38 años, nada más y nada menos es el tiempo que lleva este establecimiento deleitándonos; los últimos 35 de la mano de Teresa Fraga, una Compostelana que tras quedarse viuda no tuvo más remedió que armarse de tesón y pundonor y tirar para adelante con sus hijos haciéndose cargo de este bar. Una historia muy triste pero que ha desembocado, como toda buena película de Hollywood, en un final feliz. Aunque en palabras de Teresa, “esto da mucho trabajo y ya me quiero jubilar”.

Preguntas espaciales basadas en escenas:
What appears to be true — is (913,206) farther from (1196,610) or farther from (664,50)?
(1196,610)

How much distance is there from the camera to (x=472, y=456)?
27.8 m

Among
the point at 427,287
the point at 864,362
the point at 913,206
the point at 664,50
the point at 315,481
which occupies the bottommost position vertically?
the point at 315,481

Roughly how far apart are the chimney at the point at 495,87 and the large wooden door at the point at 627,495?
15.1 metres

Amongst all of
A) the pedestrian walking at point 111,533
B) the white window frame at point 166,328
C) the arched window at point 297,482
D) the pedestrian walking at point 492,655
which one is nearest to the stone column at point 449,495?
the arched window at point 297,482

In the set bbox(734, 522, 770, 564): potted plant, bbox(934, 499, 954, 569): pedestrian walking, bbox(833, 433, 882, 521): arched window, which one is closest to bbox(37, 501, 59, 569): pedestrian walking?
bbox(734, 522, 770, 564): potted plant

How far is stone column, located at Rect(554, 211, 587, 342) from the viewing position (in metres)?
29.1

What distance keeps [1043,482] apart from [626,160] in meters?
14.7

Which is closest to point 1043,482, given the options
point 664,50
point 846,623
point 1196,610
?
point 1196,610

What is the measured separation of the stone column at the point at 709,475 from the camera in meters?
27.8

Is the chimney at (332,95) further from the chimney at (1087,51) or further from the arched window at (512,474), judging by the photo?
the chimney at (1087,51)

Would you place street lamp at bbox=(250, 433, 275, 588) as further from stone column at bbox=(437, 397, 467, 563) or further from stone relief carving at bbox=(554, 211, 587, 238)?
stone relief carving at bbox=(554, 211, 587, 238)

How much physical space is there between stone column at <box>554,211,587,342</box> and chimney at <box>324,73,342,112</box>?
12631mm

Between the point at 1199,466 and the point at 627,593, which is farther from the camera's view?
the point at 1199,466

**Tarea planteada 1**
Conteste brevemente, según el texto sobre el bar de Teresa Fraga:
(a) ¿Cuántos años lleva el establecimiento en funcionamiento?
(b) ¿Cuántos de esos años ha estado a cargo de Teresa Fraga?
(c) ¿Qué desea hacer ya Teresa, según sus propias palabras?
**Tarea planteada 2**
Prosiga el texto sobre el bar de Teresa Fraga a partir de su última frase.

**Respuesta esperada 1**
(a) 38 años.
(b) Los últimos 35.
(c) Jubilarse.

**Respuesta esperada 2**
No solo se trata de los característicos platos Gallegos, es el ambiente en sí lo que más atrae de esta tasca: Esas mesas diminutas y apiladas en el poco espacio existente con los hules amarillentos, ese ribeiro turbio que taladra el cerebro si no se bebe moderadamente, esas paredes adornadas de alineaciones de equipos de fútbol de hace dos décadas y el sonido del tintineo de las ollas de cobre que proviene de la diminuta cocina en el que se esta cociendo el inigualable pulpo a feira que elaboran en este lugar…
Porque sí, si algo tiene de inigualable este garito es el pulpo, pulpo que sin entrar en exageraciones puede considerarse como uno de los mejor elaborados de Euskal Herria (si no es así señoras y señores, reto a que me den a catar un pulpo mejor). La única pega: La ración sale un pelín carita pero merece la pena. No en vano los fines de semana hay auténticas colas para poder saborearlo.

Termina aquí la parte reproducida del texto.